US Subsidies Fall Due to High Prices

High prices for US farm goods meant trade-distorting subsidies remained low in 2010, according to new data that the government has provided to the WTO. However, record payments for ‘food stamps’ that help the poor buy food has pushed total farm support to a new record, the figures show.

US ‘amber box’ payments - highly trade-distorting payments, which are capped at US$19.1 billion under WTO rules - totalled just US$4.1 billion in marketing year 2010, according to the new numbers. Weather-related crop shortfalls and continuing high demand for biofuels have pushed prices higher in recent years, meaning government programmes that are activated by low prices have not been triggered.

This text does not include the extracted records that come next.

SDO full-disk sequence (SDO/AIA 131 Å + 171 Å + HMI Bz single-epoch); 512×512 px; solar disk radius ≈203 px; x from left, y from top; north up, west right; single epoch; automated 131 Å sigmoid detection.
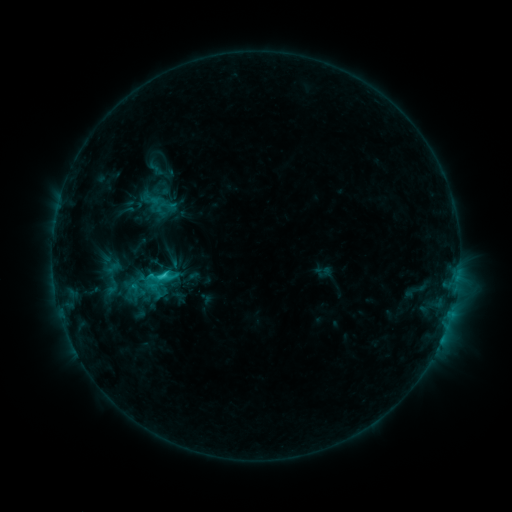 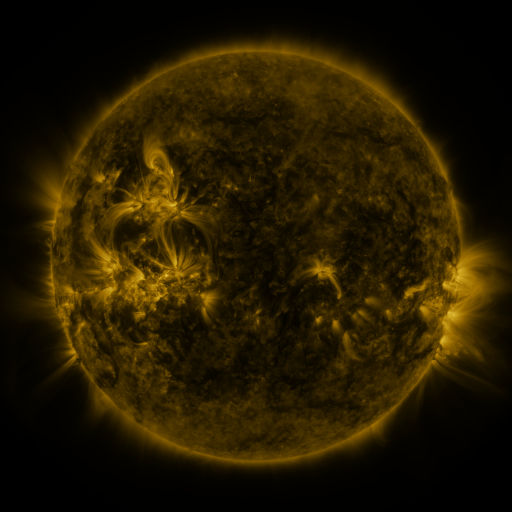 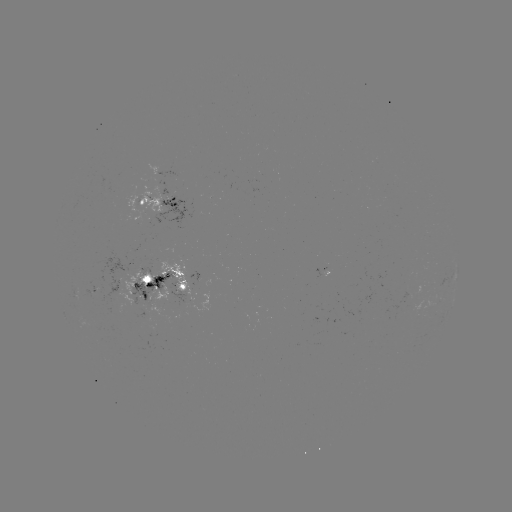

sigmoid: (87, 256, 136, 297)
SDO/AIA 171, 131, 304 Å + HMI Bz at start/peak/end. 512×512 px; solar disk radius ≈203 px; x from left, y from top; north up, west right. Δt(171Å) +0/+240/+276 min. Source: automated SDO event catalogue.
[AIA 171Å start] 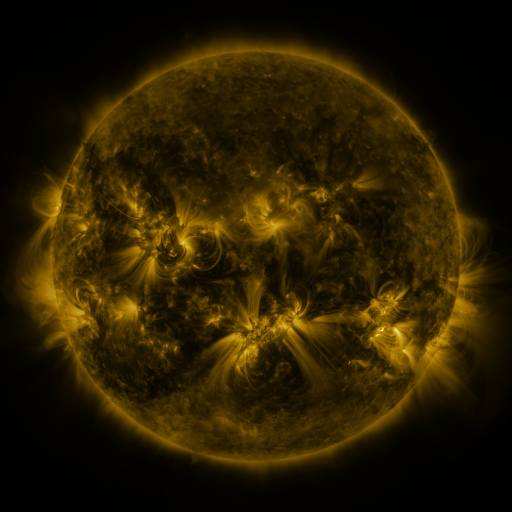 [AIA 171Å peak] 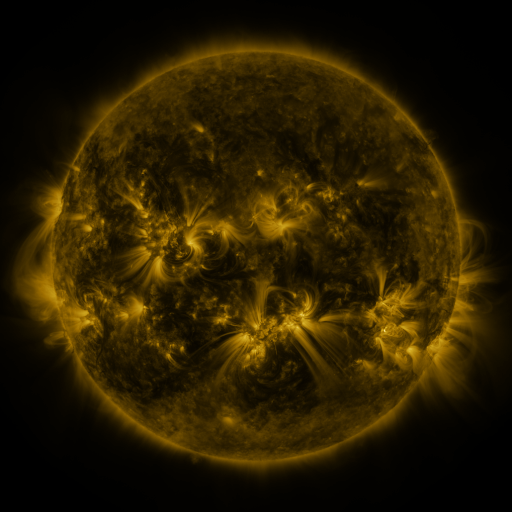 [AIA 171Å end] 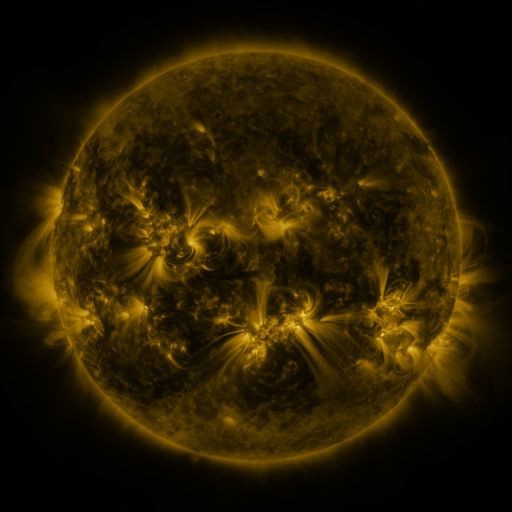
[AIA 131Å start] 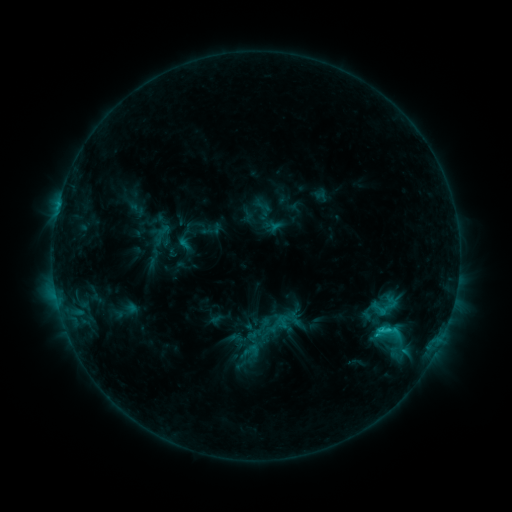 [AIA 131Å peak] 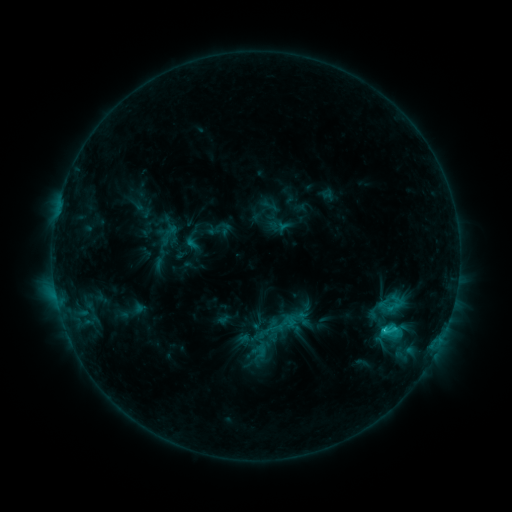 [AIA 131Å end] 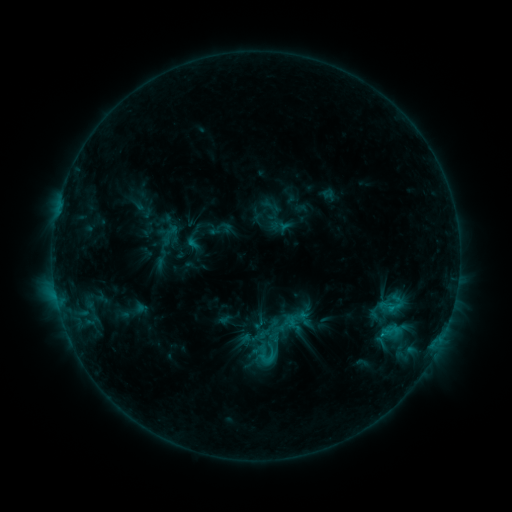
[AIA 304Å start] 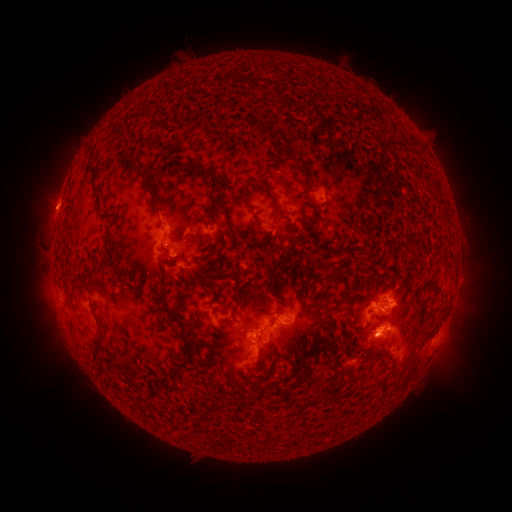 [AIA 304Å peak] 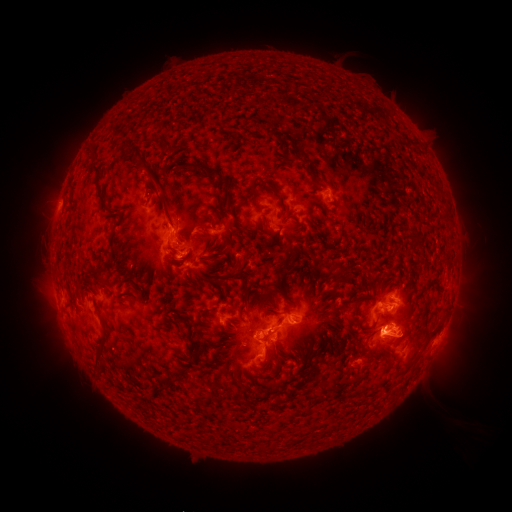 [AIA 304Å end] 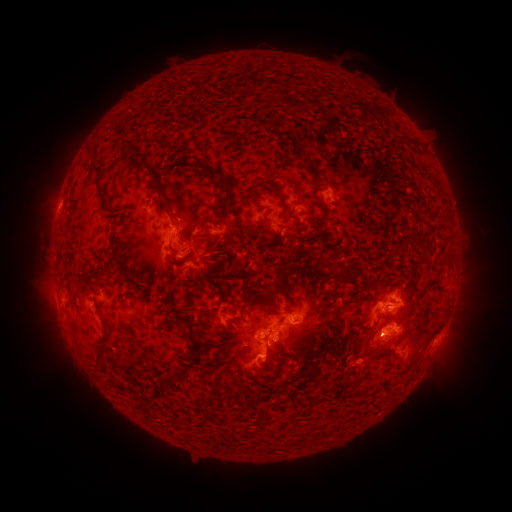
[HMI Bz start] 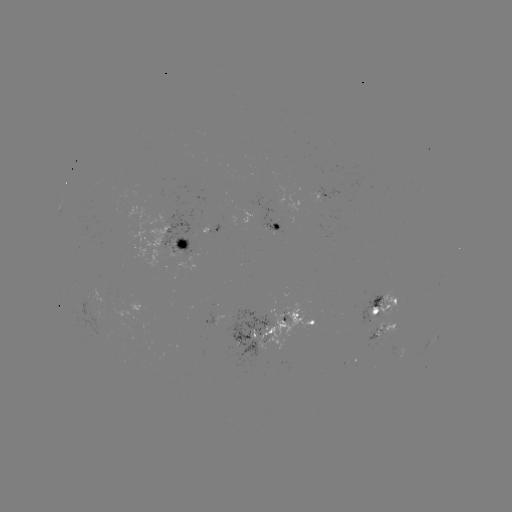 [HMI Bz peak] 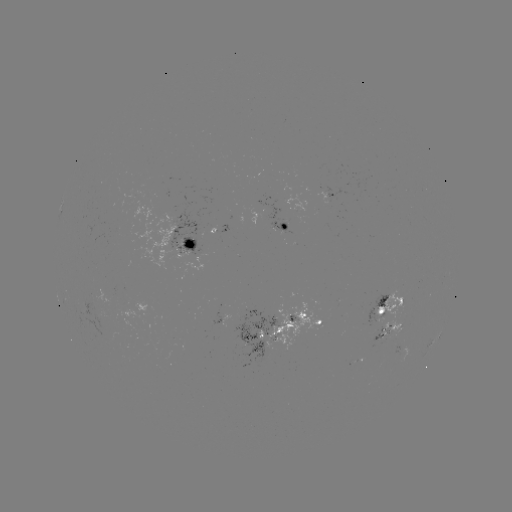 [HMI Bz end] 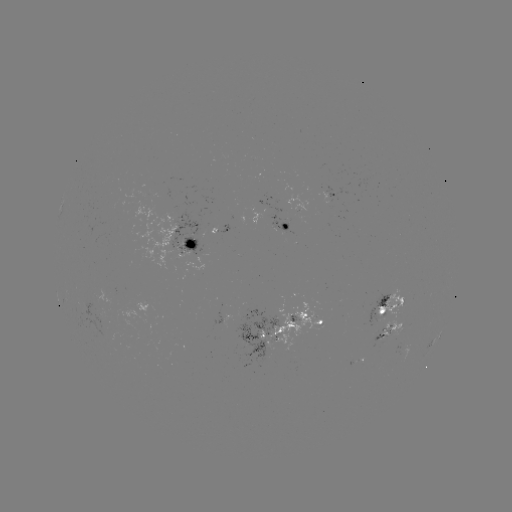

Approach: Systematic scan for emerging-flux region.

While the amber payments are at an all-time low, other forms of trade-distorting support have crept upwards. The new figures show the government spent US$5.7 billion in ‘de minimis’ support - trade-distorting payments that do not count towards the ceiling under WTO rules so long as, in developed countries, they represent less than five percent of the value of production.

In 2010, as much as US$4.7 billion of the de minimis payments came from subsidised crop and revenue insurance - a category where spending could be set to expand significantly under proposals for the new Farm Bill.

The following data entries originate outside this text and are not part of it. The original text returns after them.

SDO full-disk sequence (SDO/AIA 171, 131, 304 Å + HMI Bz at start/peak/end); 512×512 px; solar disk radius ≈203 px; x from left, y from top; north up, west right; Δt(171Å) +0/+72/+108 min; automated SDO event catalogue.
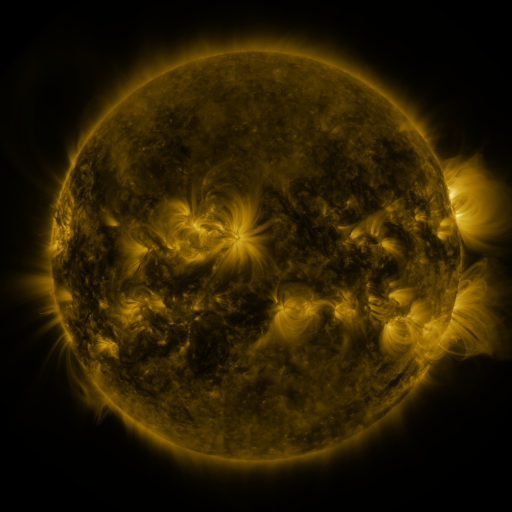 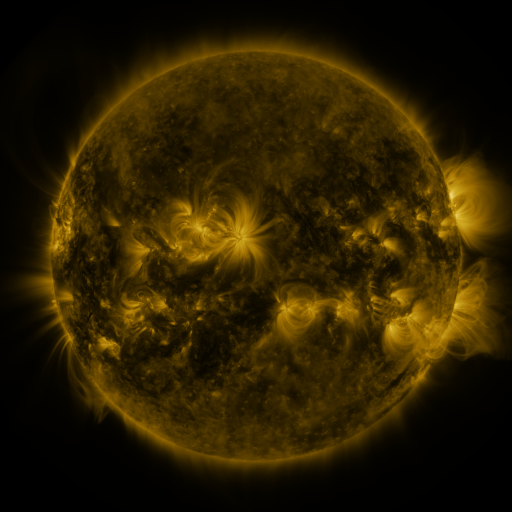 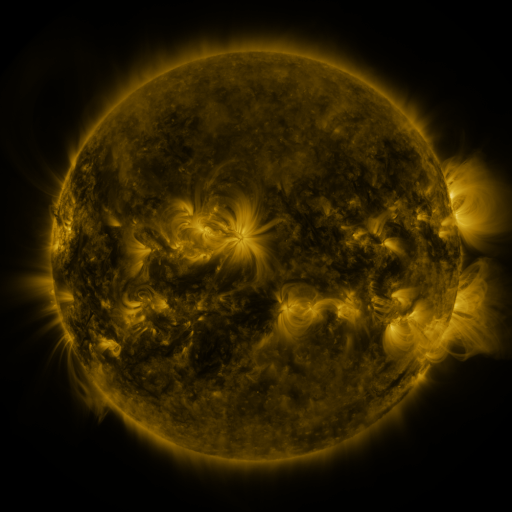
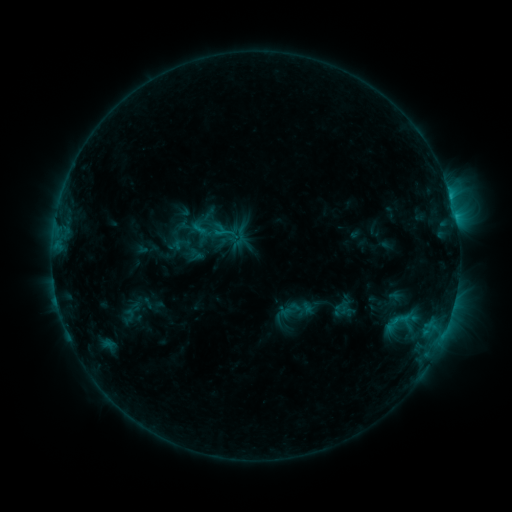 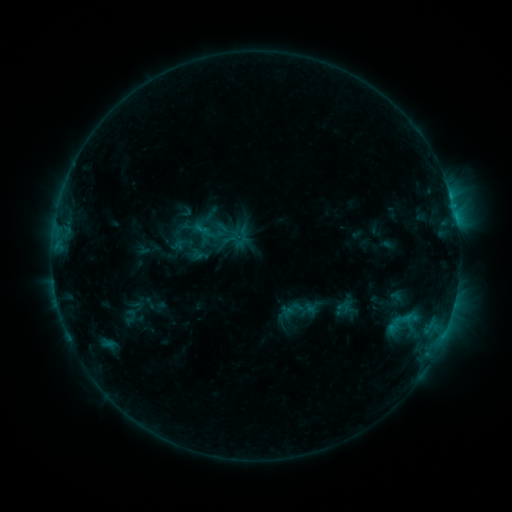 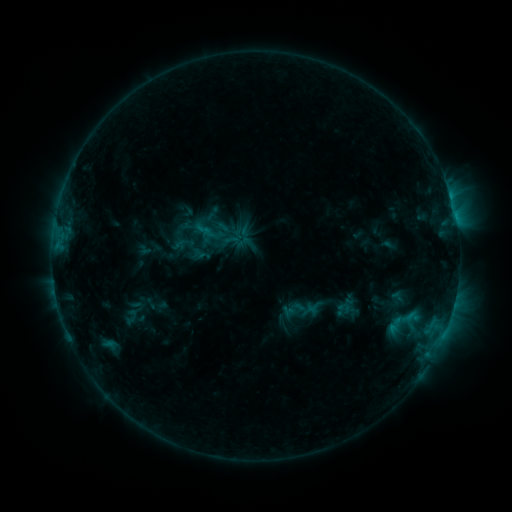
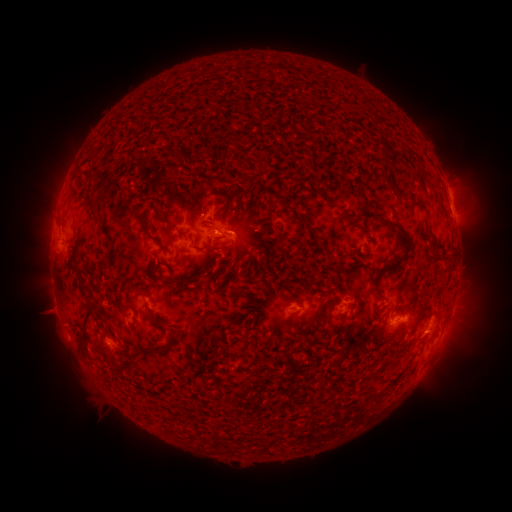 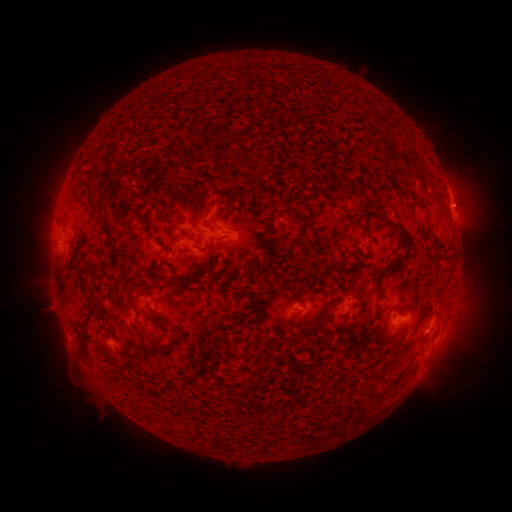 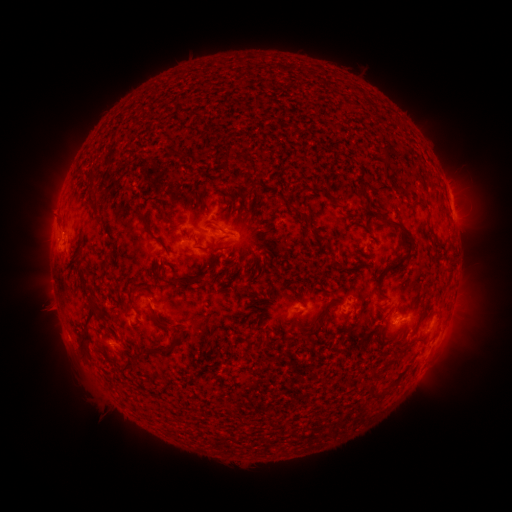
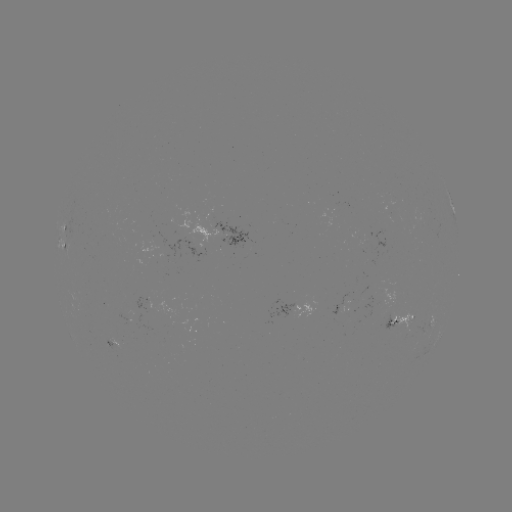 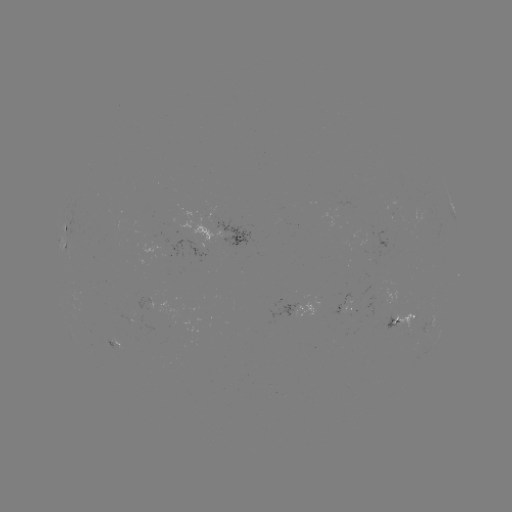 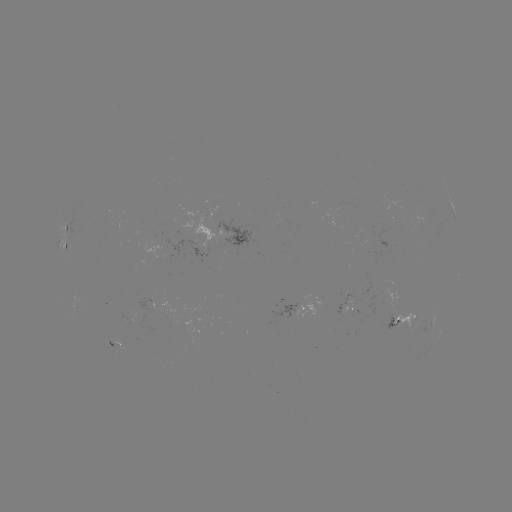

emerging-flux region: <bbox>341, 303, 358, 314</bbox>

Product-specific payments were heavily concentrated in just a few commodities, with sugar and dairy taking the lion’s share of support.

Meanwhile, as outlays on food stamps have risen sharply, total farm subsidy spending has reached a new record of US$130.3 billion. Of this, US$120.5 billion has been reported as ‘green box’ payments, which under WTO rules are not meant to cause more than minimal trade distortion.

According to US government figures, domestic food aid - the category including food stamps - represented almost eight-tenths of total green box spending in 2010, at US$94.9 billion. ‘General services’, such as support for research and advisory services, accounted for another US$15 billion, with some subsidies also allocated towards decoupled income support payments and environmental programmes.